What are we to make of Obama’s replacement of General Jim Jones, the national security adviser who regarded Israel/Palestine as the big enchilada, by his deputy, the very political Thomas Donilon? The question was asked of Chas Freeman, author, ambassador and former Obama intelligence nominee, and he responded in the following email to a few friends. He gave our site permission to publish:

. . . there’s a broader issue with the appointment of Tom Donilon, a creature of Congress whose professional formation has taken place entirely within the Washington bubble. Nothing in his background as a lawyer or aide to elected officials and political appointees hints at any skill at strategic thinking, foreign policy formulation, or diplomatic maneuver that is directed at anyone other than domestic constituencies.

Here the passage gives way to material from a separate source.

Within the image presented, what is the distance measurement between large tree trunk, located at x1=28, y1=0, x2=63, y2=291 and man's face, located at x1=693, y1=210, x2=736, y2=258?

He gives every sign of faithfully reflecting the political risk aversion, venal deference to campaign contributors, and constipated strategic imagination of the Washington establishment. We Americans have spawned our own version of the eunuchs of old, who flourished inside the walls of the Forbidden City or Topkapi/Dolmabahçe Palace. Their counterparts now practice the arts of the courtier within the Beltway at both ends of Pennsylvania Avenue. (It is said that Afghanistan has jirgas to make village-level decisions and loya jirgas to decide things at the national level, while Washington now makes decisions in circle jirgas.) Donilon is exhibit A of this archetypal Washington type; his presumed successor, Denis McDonough, is exhibit B. (For the opposite — optimistic — presentation of essentially the same judgment, see Steve Clemons).

Note that the principal argument for Donilon and McDonough is not their competence or mastery of the subject matter of national security affairs in its diplomatic, intelligence, and military dimensions, but the trust the president has in them. To me, this underscores that American politics has become entirely self-referential and solipsistic. We have evolved the world’s most militarily powerful autistic government. The Obama Administration is practicing non-partisanship by carrying on the foreign policy of its predecessor. Mr. Magoo is still at the helm, as I discovered he was years back. See: “America in the World – Magoo at the Helm” — , now a chapter in the book Just World Books just brought out, “America’s Misadventures in the Middle East.” )

Jim Jones’s retirement (like that of his colleague Denny Blair) reflects the distaste of the White House inner circle (the “water bugs”) for politically inconvenient and annoyingly intractable foreign realities that refuse to conform to the domestic political will as defined by the interest groups to which it has been franchised. This appointment is, in my view, a vindication of the Tea Party crowd’s perception that Washington is self-referential, dominated by special interests (i.e. groups with which the disparate dissatisfied do not identify), manipulative rather than empathetic, and out of touch. At the same time, in relation to foreign policy, it represents a bow to the sort of American parochialism and solipsism that tea partyers exemplify. While I agree that the Middle East is the most consequential arena for American policy failures at present, this appointment belies hope that the many other challenges before our country will be imaginatively and effectively addressed before they become incorrigible.